Every institution, no matter how great, is vulnerable to decline. There is no law of nature that says the most powerful will inevitably remain at the top. Anyone can fall and most eventually do. But, as Collins’ research emphasises, some companies do indeed recover – in some cases, coming back even stronger – even after a crash. Decline, it turns out, is largely self-inflicted, and the path to recovery lies largely within our own hands. When you are at the top of the world, the most powerful nation on earth, the most successful company in your industry, the best player in your game, your very power and success might cover up the fact that you’re already on the path to decline. So, how would you know? The question – How would you know? Is the essence of this book. How do the mighty fall? If some of the greatest companies in history can collapse from iconic to irrelevant, what might we learn by studying their demise, and how can others avoid their fate?
Extensive research that began with 60 corporations representing over 30 industry sectors identified five-sequential steps in which to destroy a once sound business:
• STAGE 1: HUBRIS FROM SUCCESS.“Hubris” refers to excessive pride or arrogance. Stage 1 starts when people become over-confident, and forget the true foundations of their success. People start to take success for granted, lose the hunger for learning, get distracted by non-core areas, and confuse their “Why” and “What”.
• STAGE 2: UNDISCIPLINED PURSUIT OF MORE.The arrogance from Stage 1 leads the company to overstretch, jumping into areas where it can’t be great, or pursuing growth without the right people or resources. They become obsessed with growth (to the point of losing focus and discipline), and make the fatal error of growing faster than they can get the right people, and/or don’t put the right successors in place.
• STAGE 3: DENIAL OF RISK AND PERIL. At this stage, the company is still delivering results, but there are growing signs of danger. Unfortunately, leaders view the data through coloured lenses and neglect the threats. Leaders play up the positives, play down the negatives, read ambiguous data favourably, and attribute problems to external factors. Fanatical reorganisation, and deterioration of team dynamics and culture are common.
• STAGE 4: GRASPING FOR SALVATION. At this phase, the decline becomes undeniable. But, the organisation’s death is not yet imminent. Leaders’ responses at this point determine if the organisation sinks or swims. Those who panic and seek quick salvation (e.g. bringing in an external “Savior”, or jumping into drastic, untested changes) will accelerate their fall to Stage 5. Revival is only possible with a return to fundamentals, i.e. the organisation must labouriously rebuild and reinforce the flywheel once again, one step at a time.
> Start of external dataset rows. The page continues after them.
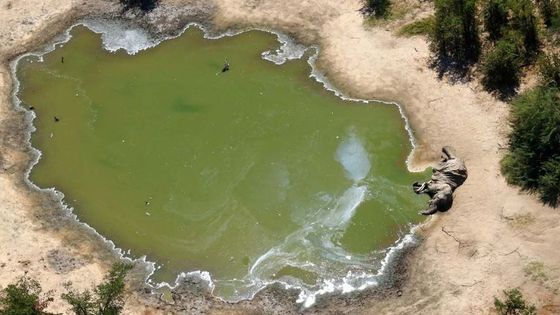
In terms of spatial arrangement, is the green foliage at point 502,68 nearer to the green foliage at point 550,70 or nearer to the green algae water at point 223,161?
the green foliage at point 550,70

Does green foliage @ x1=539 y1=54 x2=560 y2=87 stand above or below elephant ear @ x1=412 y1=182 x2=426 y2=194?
above

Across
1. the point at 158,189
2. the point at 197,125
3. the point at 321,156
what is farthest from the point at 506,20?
the point at 158,189

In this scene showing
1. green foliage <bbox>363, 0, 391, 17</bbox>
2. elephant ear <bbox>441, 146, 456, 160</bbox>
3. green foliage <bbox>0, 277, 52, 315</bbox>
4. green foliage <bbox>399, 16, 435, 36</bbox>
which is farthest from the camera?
green foliage <bbox>363, 0, 391, 17</bbox>

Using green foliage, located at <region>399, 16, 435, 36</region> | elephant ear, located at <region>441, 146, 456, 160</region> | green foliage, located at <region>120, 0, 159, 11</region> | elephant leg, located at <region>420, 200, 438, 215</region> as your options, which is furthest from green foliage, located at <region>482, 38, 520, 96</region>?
green foliage, located at <region>120, 0, 159, 11</region>

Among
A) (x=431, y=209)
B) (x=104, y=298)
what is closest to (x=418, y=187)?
(x=431, y=209)

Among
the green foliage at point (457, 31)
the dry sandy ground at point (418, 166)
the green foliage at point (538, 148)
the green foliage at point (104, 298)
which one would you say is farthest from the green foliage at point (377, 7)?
the green foliage at point (104, 298)

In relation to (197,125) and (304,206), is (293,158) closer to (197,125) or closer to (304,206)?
(304,206)

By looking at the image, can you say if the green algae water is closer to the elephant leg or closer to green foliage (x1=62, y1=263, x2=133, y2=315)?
the elephant leg
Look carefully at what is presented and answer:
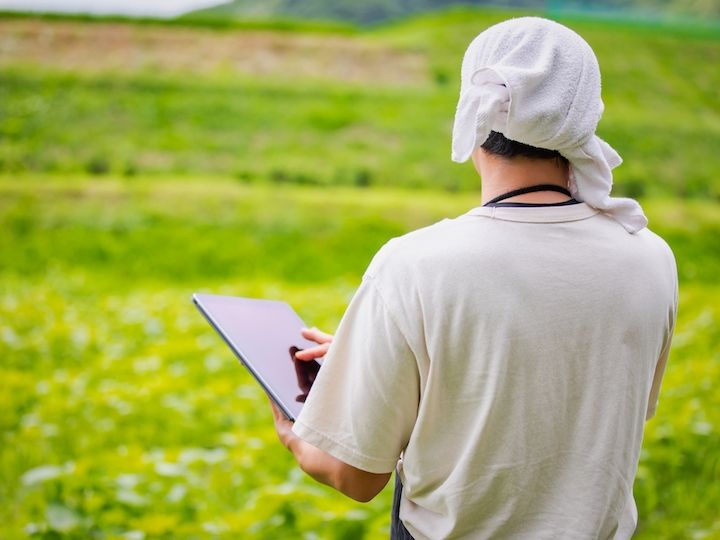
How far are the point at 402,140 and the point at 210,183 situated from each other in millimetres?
1769

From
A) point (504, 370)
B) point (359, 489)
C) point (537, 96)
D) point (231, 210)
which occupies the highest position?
point (537, 96)

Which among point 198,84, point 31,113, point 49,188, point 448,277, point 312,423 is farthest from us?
point 198,84

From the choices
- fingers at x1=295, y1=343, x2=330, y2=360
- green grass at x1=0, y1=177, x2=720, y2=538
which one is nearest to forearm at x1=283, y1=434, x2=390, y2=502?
fingers at x1=295, y1=343, x2=330, y2=360

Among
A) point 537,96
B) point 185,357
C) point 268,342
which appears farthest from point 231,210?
point 537,96

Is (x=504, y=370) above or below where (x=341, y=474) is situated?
above

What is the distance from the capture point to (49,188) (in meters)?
7.00

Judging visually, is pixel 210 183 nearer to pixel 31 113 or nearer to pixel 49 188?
pixel 49 188

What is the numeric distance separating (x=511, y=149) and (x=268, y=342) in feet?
1.84

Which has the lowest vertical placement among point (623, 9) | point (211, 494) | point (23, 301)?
point (23, 301)

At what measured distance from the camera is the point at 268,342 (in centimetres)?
152

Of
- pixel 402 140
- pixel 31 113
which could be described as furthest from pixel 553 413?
pixel 31 113

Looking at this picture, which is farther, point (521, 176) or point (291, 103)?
point (291, 103)

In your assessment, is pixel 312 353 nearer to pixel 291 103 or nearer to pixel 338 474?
pixel 338 474

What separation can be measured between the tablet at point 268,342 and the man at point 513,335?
0.16m
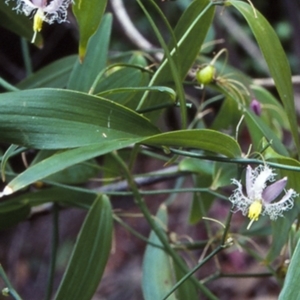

• STAGE 5: RESIGNATION TO DOWNFALL.The longer an institution stays at Stage 4, and the more its people try to find magic solutions, the faster its downward decline. Eventually, the financial resources dry up and people run out of steam. Collins calls this stage, “Capitulation to Irrelevance or Death”. At this point, there are usually 2 paths a company can take: (a) give up and sell the company, or (b) keep going until it exhausts its options.
We are not imprisoned by our circumstance, our history, or even our staggering defeats along the way. As long as we never get entirely knocked out of the game, hope always remains. The mighty can fall, but they can still refocus, rebuild and rise again, one step at a time.